HOW TO COMPLETE THIS TASK
The entries that follow need to be retyped verbatim.

DATA SECTION
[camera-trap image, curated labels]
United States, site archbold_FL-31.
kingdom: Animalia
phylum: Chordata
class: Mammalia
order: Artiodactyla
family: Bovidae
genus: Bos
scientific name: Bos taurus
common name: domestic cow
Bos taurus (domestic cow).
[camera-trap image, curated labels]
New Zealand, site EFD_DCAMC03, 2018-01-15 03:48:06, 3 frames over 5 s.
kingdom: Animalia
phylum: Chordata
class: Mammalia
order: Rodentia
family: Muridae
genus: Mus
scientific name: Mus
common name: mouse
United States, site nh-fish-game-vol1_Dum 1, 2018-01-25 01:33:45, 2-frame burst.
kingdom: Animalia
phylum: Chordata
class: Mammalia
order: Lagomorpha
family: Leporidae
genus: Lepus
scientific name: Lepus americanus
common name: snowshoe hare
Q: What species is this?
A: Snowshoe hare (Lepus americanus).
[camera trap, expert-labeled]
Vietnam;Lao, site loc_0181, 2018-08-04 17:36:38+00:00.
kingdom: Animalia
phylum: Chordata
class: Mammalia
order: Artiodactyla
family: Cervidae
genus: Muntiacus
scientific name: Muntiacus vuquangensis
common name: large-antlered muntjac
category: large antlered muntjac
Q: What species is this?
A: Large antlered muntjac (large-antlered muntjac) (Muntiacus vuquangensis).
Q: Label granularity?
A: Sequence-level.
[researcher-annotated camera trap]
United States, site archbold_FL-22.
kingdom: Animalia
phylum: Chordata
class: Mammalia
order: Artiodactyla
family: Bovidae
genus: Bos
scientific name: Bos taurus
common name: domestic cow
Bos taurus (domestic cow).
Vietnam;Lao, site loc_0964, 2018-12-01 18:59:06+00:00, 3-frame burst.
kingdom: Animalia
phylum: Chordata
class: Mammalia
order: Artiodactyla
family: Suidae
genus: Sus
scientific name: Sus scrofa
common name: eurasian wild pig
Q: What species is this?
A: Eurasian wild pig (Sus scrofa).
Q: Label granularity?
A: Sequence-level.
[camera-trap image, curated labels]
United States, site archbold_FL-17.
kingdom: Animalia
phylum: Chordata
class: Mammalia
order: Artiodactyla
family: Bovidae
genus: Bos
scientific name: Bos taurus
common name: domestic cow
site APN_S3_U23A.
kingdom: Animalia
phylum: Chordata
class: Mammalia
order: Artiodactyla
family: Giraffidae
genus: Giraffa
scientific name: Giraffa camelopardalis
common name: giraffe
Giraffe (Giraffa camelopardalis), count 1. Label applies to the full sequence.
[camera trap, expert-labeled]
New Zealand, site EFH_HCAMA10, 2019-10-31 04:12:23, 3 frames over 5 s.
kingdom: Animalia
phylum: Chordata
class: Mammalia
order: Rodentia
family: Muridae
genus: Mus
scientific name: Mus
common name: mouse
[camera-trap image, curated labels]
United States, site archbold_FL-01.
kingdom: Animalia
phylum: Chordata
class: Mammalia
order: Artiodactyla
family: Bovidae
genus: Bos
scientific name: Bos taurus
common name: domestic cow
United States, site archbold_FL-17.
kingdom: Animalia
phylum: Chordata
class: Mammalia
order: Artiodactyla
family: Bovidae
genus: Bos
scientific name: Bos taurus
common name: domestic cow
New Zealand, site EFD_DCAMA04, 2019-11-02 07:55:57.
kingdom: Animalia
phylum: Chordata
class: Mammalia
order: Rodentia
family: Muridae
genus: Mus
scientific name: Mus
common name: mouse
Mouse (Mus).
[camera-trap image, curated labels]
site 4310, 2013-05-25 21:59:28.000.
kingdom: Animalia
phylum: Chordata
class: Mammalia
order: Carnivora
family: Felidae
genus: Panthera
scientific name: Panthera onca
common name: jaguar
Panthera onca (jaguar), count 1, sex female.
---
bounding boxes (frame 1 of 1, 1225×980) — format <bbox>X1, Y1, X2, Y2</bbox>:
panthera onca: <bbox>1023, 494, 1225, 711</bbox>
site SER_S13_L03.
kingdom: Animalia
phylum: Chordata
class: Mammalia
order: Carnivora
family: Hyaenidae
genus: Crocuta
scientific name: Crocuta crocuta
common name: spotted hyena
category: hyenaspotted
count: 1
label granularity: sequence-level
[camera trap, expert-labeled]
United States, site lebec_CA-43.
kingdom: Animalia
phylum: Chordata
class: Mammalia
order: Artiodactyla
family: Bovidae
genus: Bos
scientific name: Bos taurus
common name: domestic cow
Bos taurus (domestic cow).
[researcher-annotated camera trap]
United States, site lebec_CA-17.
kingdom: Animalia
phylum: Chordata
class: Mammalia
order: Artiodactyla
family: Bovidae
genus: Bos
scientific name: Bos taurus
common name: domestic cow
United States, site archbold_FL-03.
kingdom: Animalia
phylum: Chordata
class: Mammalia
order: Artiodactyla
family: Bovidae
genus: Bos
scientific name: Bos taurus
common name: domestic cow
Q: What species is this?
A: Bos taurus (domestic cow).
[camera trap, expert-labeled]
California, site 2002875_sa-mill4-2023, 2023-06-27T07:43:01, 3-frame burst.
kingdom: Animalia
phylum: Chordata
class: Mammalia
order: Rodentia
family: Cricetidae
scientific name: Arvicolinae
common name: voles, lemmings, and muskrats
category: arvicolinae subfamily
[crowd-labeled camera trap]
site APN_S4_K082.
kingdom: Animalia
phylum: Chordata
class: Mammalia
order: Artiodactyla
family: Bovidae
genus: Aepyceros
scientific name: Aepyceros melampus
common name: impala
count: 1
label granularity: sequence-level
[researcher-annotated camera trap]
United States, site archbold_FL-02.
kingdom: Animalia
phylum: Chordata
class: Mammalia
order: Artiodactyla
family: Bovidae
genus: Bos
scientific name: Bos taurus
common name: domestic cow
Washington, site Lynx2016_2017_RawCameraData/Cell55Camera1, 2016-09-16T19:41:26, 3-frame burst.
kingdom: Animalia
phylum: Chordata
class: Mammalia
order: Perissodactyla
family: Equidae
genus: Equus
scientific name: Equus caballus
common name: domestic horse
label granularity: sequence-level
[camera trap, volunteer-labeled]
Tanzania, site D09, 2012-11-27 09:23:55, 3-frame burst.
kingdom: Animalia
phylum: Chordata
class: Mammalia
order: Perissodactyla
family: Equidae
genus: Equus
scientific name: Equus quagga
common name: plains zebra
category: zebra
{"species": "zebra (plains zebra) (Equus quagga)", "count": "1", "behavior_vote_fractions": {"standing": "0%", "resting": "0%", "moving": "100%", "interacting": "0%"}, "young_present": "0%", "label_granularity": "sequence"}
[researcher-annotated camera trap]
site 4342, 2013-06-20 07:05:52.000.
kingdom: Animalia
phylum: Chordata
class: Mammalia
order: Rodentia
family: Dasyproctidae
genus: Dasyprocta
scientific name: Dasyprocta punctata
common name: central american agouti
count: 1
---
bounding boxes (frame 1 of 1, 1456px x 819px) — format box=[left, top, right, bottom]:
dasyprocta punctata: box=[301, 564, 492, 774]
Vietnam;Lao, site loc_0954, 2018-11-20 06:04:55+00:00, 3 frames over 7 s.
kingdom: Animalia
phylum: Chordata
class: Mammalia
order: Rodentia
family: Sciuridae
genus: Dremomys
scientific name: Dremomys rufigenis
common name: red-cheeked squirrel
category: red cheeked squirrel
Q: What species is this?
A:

RESPONSE TO THIS TASK
[camera-trap image, curated labels]
United States, site archbold_FL-31.
kingdom: Animalia
phylum: Chordata
class: Mammalia
order: Artiodactyla
family: Bovidae
genus: Bos
scientific name: Bos taurus
common name: domestic cow
Bos taurus (domestic cow).
[camera-trap image, curated labels]
New Zealand, site EFD_DCAMC03, 2018-01-15 03:48:06, 3 frames over 5 s.
kingdom: Animalia
phylum: Chordata
class: Mammalia
order: Rodentia
family: Muridae
genus: Mus
scientific name: Mus
common name: mouse
United States, site nh-fish-game-vol1_Dum 1, 2018-01-25 01:33:45, 2-frame burst.
kingdom: Animalia
phylum: Chordata
class: Mammalia
order: Lagomorpha
family: Leporidae
genus: Lepus
scientific name: Lepus americanus
common name: snowshoe hare
Q: What species is this?
A: Snowshoe hare (Lepus americanus).
[camera trap, expert-labeled]
Vietnam;Lao, site loc_0181, 2018-08-04 17:36:38+00:00.
kingdom: Animalia
phylum: Chordata
class: Mammalia
order: Artiodactyla
family: Cervidae
genus: Muntiacus
scientific name: Muntiacus vuquangensis
common name: large-antlered muntjac
category: large antlered muntjac
Q: What species is this?
A: Large antlered muntjac (large-antlered muntjac) (Muntiacus vuquangensis).
Q: Label granularity?
A: Sequence-level.
[researcher-annotated camera trap]
United States, site archbold_FL-22.
kingdom: Animalia
phylum: Chordata
class: Mammalia
order: Artiodactyla
family: Bovidae
genus: Bos
scientific name: Bos taurus
common name: domestic cow
Bos taurus (domestic cow).
Vietnam;Lao, site loc_0964, 2018-12-01 18:59:06+00:00, 3-frame burst.
kingdom: Animalia
phylum: Chordata
class: Mammalia
order: Artiodactyla
family: Suidae
genus: Sus
scientific name: Sus scrofa
common name: eurasian wild pig
Q: What species is this?
A: Eurasian wild pig (Sus scrofa).
Q: Label granularity?
A: Sequence-level.
[camera-trap image, curated labels]
United States, site archbold_FL-17.
kingdom: Animalia
phylum: Chordata
class: Mammalia
order: Artiodactyla
family: Bovidae
genus: Bos
scientific name: Bos taurus
common name: domestic cow
site APN_S3_U23A.
kingdom: Animalia
phylum: Chordata
class: Mammalia
order: Artiodactyla
family: Giraffidae
genus: Giraffa
scientific name: Giraffa camelopardalis
common name: giraffe
Giraffe (Giraffa camelopardalis), count 1. Label applies to the full sequence.
[camera trap, expert-labeled]
New Zealand, site EFH_HCAMA10, 2019-10-31 04:12:23, 3 frames over 5 s.
kingdom: Animalia
phylum: Chordata
class: Mammalia
order: Rodentia
family: Muridae
genus: Mus
scientific name: Mus
common name: mouse
[camera-trap image, curated labels]
United States, site archbold_FL-01.
kingdom: Animalia
phylum: Chordata
class: Mammalia
order: Artiodactyla
family: Bovidae
genus: Bos
scientific name: Bos taurus
common name: domestic cow
United States, site archbold_FL-17.
kingdom: Animalia
phylum: Chordata
class: Mammalia
order: Artiodactyla
family: Bovidae
genus: Bos
scientific name: Bos taurus
common name: domestic cow
New Zealand, site EFD_DCAMA04, 2019-11-02 07:55:57.
kingdom: Animalia
phylum: Chordata
class: Mammalia
order: Rodentia
family: Muridae
genus: Mus
scientific name: Mus
common name: mouse
Mouse (Mus).
[camera-trap image, curated labels]
site 4310, 2013-05-25 21:59:28.000.
kingdom: Animalia
phylum: Chordata
class: Mammalia
order: Carnivora
family: Felidae
genus: Panthera
scientific name: Panthera onca
common name: jaguar
Panthera onca (jaguar), count 1, sex female.
---
bounding boxes (frame 1 of 1, 1225×980) — format <bbox>X1, Y1, X2, Y2</bbox>:
panthera onca: <bbox>1023, 494, 1225, 711</bbox>
site SER_S13_L03.
kingdom: Animalia
phylum: Chordata
class: Mammalia
order: Carnivora
family: Hyaenidae
genus: Crocuta
scientific name: Crocuta crocuta
common name: spotted hyena
category: hyenaspotted
count: 1
label granularity: sequence-level
[camera trap, expert-labeled]
United States, site lebec_CA-43.
kingdom: Animalia
phylum: Chordata
class: Mammalia
order: Artiodactyla
family: Bovidae
genus: Bos
scientific name: Bos taurus
common name: domestic cow
Bos taurus (domestic cow).
[researcher-annotated camera trap]
United States, site lebec_CA-17.
kingdom: Animalia
phylum: Chordata
class: Mammalia
order: Artiodactyla
family: Bovidae
genus: Bos
scientific name: Bos taurus
common name: domestic cow
United States, site archbold_FL-03.
kingdom: Animalia
phylum: Chordata
class: Mammalia
order: Artiodactyla
family: Bovidae
genus: Bos
scientific name: Bos taurus
common name: domestic cow
Q: What species is this?
A: Bos taurus (domestic cow).
[camera trap, expert-labeled]
California, site 2002875_sa-mill4-2023, 2023-06-27T07:43:01, 3-frame burst.
kingdom: Animalia
phylum: Chordata
class: Mammalia
order: Rodentia
family: Cricetidae
scientific name: Arvicolinae
common name: voles, lemmings, and muskrats
category: arvicolinae subfamily
[crowd-labeled camera trap]
site APN_S4_K082.
kingdom: Animalia
phylum: Chordata
class: Mammalia
order: Artiodactyla
family: Bovidae
genus: Aepyceros
scientific name: Aepyceros melampus
common name: impala
count: 1
label granularity: sequence-level
[researcher-annotated camera trap]
United States, site archbold_FL-02.
kingdom: Animalia
phylum: Chordata
class: Mammalia
order: Artiodactyla
family: Bovidae
genus: Bos
scientific name: Bos taurus
common name: domestic cow
Washington, site Lynx2016_2017_RawCameraData/Cell55Camera1, 2016-09-16T19:41:26, 3-frame burst.
kingdom: Animalia
phylum: Chordata
class: Mammalia
order: Perissodactyla
family: Equidae
genus: Equus
scientific name: Equus caballus
common name: domestic horse
label granularity: sequence-level
[camera trap, volunteer-labeled]
Tanzania, site D09, 2012-11-27 09:23:55, 3-frame burst.
kingdom: Animalia
phylum: Chordata
class: Mammalia
order: Perissodactyla
family: Equidae
genus: Equus
scientific name: Equus quagga
common name: plains zebra
category: zebra
{"species": "zebra (plains zebra) (Equus quagga)", "count": "1", "behavior_vote_fractions": {"standing": "0%", "resting": "0%", "moving": "100%", "interacting": "0%"}, "young_present": "0%", "label_granularity": "sequence"}
[researcher-annotated camera trap]
site 4342, 2013-06-20 07:05:52.000.
kingdom: Animalia
phylum: Chordata
class: Mammalia
order: Rodentia
family: Dasyproctidae
genus: Dasyprocta
scientific name: Dasyprocta punctata
common name: central american agouti
count: 1
---
bounding boxes (frame 1 of 1, 1456px x 819px) — format box=[left, top, right, bottom]:
dasyprocta punctata: box=[301, 564, 492, 774]
Vietnam;Lao, site loc_0954, 2018-11-20 06:04:55+00:00, 3 frames over 7 s.
kingdom: Animalia
phylum: Chordata
class: Mammalia
order: Rodentia
family: Sciuridae
genus: Dremomys
scientific name: Dremomys rufigenis
common name: red-cheeked squirrel
category: red cheeked squirrel
Q: What species is this?
A:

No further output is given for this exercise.